Due to the inquisitive nature of the editorial, the Globe received an email an audience with university President Paul Hennigan concerning the piece. Two of our editors met with the public relations director and Hennigan himself. We were then given an invitation to come back with formalized questions that would hopefully provide us with clarity.

As a staff, we anticipated this interview for a long time. We prepared a list of substantial questions in order to make the increase’s purpose as clear as possible for our readership.

In this week’s edition, we published a story based on the interview we conducted with President Hennigan.

During the meeting, Hennigan chronicled the expanding need for financial aid and expressed that over half of the tuition increase was funneling straight into aid to assist students in their college journey.

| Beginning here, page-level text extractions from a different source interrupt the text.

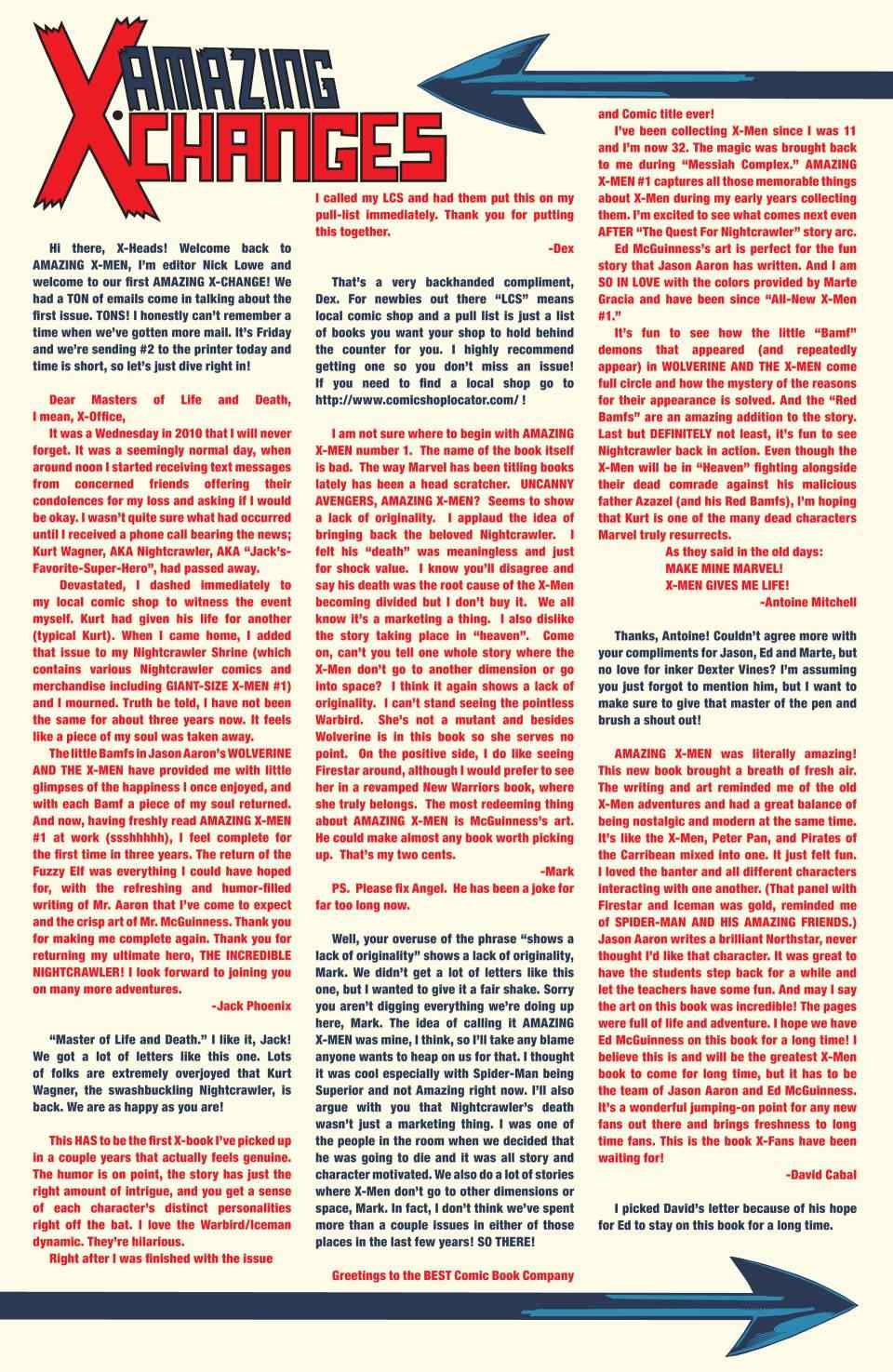 AMAZING X-CHANGES

Hi there, X-Heads! Welcome back to AMAZING X-MEN, I'm editor Nick Lowe and welcome to our first AMAZING X-CHANGE! We had a TON of emails come in talking about the first issue. TONS! I honestly can't remember a time when we've gotten more mail. It's Friday and we're sending #2 to the printer today and time is short, so let's just dive right in!

Dear Masters of Life and Death, I mean, X-Office,

It was a Wednesday in 2010 that I will never forget. It was a seemingly normal day, when around noon I started receiving text messages from concerned friends offering their condolences for my loss and asking if I would be okay. I wasn't quite sure what had occurred until I received a phone call bearing the news; Kurt Wagner, AKA Nightcrawler, AKA "Jack's-Favorite-Super-Hero", had passed away.

Devastated, I dashed immediately to my local comic shop to witness the event myself. Kurt had given his life for another (typical Kurt). When I came home, I added that issue to my Nightcrawler Shrine (which contains various Nightcrawler comics and merchandise including GIANT-SIZE X-MEN #1) and I mourned. Truth be told, I have not been the same for about three years now. It feels like a piece of my soul was taken away.

The little Bamfs in Jason Aaron's WOLVERINE AND THE X-MEN have provided me with little glimpses of the happiness I once enjoyed, and with each Bamf a piece of my soul returned. And now, having freshly read AMAZING X-MEN #1 at work (ssshhhhh), I feel complete for the first time in three years. The return of the Fuzzy Elf was everything I could have hoped for, with the refreshing and humor-filled writing of Mr. Aaron that I've come to expect and the crisp art of Mr. McGuinness. Thank you for making me complete again. Thank you for returning my ultimate hero, THE INCREDIBLE NIGHTCRAWLER! I look forward to joining you on many more adventures.

-Jack Phoenix

"Master of Life and Death." I like it, Jack! We got a lot of letters like this one. Lots of folks are extremely overjoyed that Kurt Wagner, the swashbuckling Nightcrawler, is back. We are as happy as you are!

This HAS to be the first X-book I've picked up in a couple years that actually feels genuine. The humor is on point, the story has just the right amount of intrigue, and you get a sense of each character's distinct personalities right off the bat. I love the Warbird/Iceman dynamic. They're hilarious.

Right after I was finished with the issue I called my LCS and had them put this on my pull-list immediately. Thank you for putting this together.

-Dex

That's a very backhanded compliment, Dex. For newbies out there "LCS" means local comic shop and a pull list is just a list of books you want your shop to hold behind the counter for you. I highly recommend getting one so you don't miss an issue! If you need to find a local shop go to http://www.comicshoplocator.com/ !

I am not sure where to begin with AMAZING X-MEN number 1. The name of the book itself is bad. The way Marvel has been titling books lately has been a head scratcher. UNCANNY AVENGERS, AMAZING X-MEN? Seems to show a lack of originality. I applaud the idea of bringing back the beloved Nightcrawler. I felt his "death" was meaningless and just for shock value. I know you'll disagree and say his death was the root cause of the X-Men becoming divided but I don't buy it. We all know it's a marketing a thing. I also dislike the story taking place in "heaven". Come on, can't you tell one whole story where the X-Men don't go to another dimension or go into space? I think it again shows a lack of originality. I can't stand seeing the pointless Warbird. She's not a mutant and besides Wolverine is in this book so she serves no point. On the positive side, I do like seeing Firestar around, although I would prefer to see her in a revamped New Warriors book, where she truly belongs. The most redeeming thing about AMAZING X-MEN is McGuinness's art. He could make almost any book worth picking up. That's my two cents.

-Mark

PS. Please fix Angel. He has been a joke for far too long now.

Well, your overuse of the phrase "shows a lack of originality" shows a lack of originality, Mark. We didn't get a lot of letters like this one, but I wanted to give it a fair shake. Sorry you aren't digging everything we're doing up here, Mark. The idea of calling it AMAZING X-MEN was mine, I think, so I'll take any blame anyone wants to heap on us for that. I thought it was cool especially with Spider-Man being Superior and not Amazing right now. I'll also argue with you that Nightcrawler's death wasn't just a marketing thing. I was one of the people in the room when we decided that he was going to die and it was all story and character motivated. We also do a lot of stories where X-Men don't go to other dimensions or space, Mark. In fact, I don't think we've spent more than a couple issues in either of those places in the last few years! SO THERE!

Greetings to the BEST Comic Book Company and Comic title ever!

I've been collecting X-Men since I was 11 and I'm now 32. The magic was brought back to me during "Messiah Complex." AMAZING X-MEN #1 captures all those memorable things about X-Men during my early years collecting them. I'm excited to see what comes next even AFTER "The Quest For Nightcrawler" story arc.

Ed McGuinness's art is perfect for the fun story that Jason Aaron has written. And I am SO IN LOVE with the colors provided by Marte Gracia and have been since "All-New X-Men #1."

It's fun to see how the little "Bamf" demons that appeared (and repeatedly appear) in WOLVERINE AND THE X-MEN come full circle and how the mystery of the reasons for their appearance is solved. And the "Red Bamfs" are an amazing addition to the story. Last but DEFINITELY not least, it's fun to see Nightcrawler back in action. Even though the X-Men will be in "Heaven" fighting alongside their dead comrade against his malicious father Azazel (and his Red Bamfs), I'm hoping that Kurt is one of the many dead characters Marvel truly resurrects.

As they said in the old days:
MAKE MINE MARVEL!
X-MEN GIVES ME LIFE!

-Antoine Mitchell

Thanks, Antoine! Couldn't agree more with your compliments for Jason, Ed and Marte, but no love for inker Dexter Vines? I'm assuming you just forgot to mention him, but I want to make sure to give that master of the pen and brush a shout out!

AMAZING X-MEN was literally amazing! This new book brought a breath of fresh air. The writing and art reminded me of the old X-Men adventures and had a great balance of being nostalgic and modern at the same time. It's like the X-Men, Peter Pan, and Pirates of the Carribean mixed into one. It just felt fun. I loved the banter and all different characters interacting with one another. (That panel with Firestar and Iceman was gold, reminded me of SPIDER-MAN AND HIS AMAZING FRIENDS.) Jason Aaron writes a brilliant Northstar, never thought I'd like that character. It was great to have the students step back for a while and let the teachers have some fun. And may I say the art on this book was incredible! The pages were full of life and adventure. I hope we have Ed McGuinness on this book for a long time! I believe this is and will be the greatest X-Men book to come for long time, but it has to be the team of Jason Aaron and Ed McGuinness. It's a wonderful jumping-on point for any new fans out there and brings freshness to long time fans. This is the book X-Fans have been waiting for!

-David Cabal

I picked David's letter because of his hope for Ed to stay on this book for a long time.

Personnel, health care and utility costs were listed as additional contributing factors to the divide between expenditures and revenues. Last year, the increase was 2.9 percent. This year that number hopped up to 3.9 percent.

We were left scratching our heads.

Don’t get us wrong, we were grateful for the chance to sit down with two very powerful administration members, and fortunately we were given clarity as to where half of the tuition increase was going. The interview was warm in nature and we were regarded as professionals and treated competently.

We were still left questioning the paradoxical relationship between the need for increased financial aid and the increase of tuition. If we’re paying more, aren’t we going to need more financial assistance? This was the question at the forefront of our minds.

We weren’t looking for a magical answer that would solve our monetary problems. We weren’t looking for the secret to reversing inflation. But we were left longing for a clearer answer than simply “that’s how it is.”

We do take solace in this: at the conclusion of the interview, Hennigan said the value of a college education lies in the experiences students gain from fully engaging with all that college offers. Value is derived from gaining experience, and we couldn’t agree more.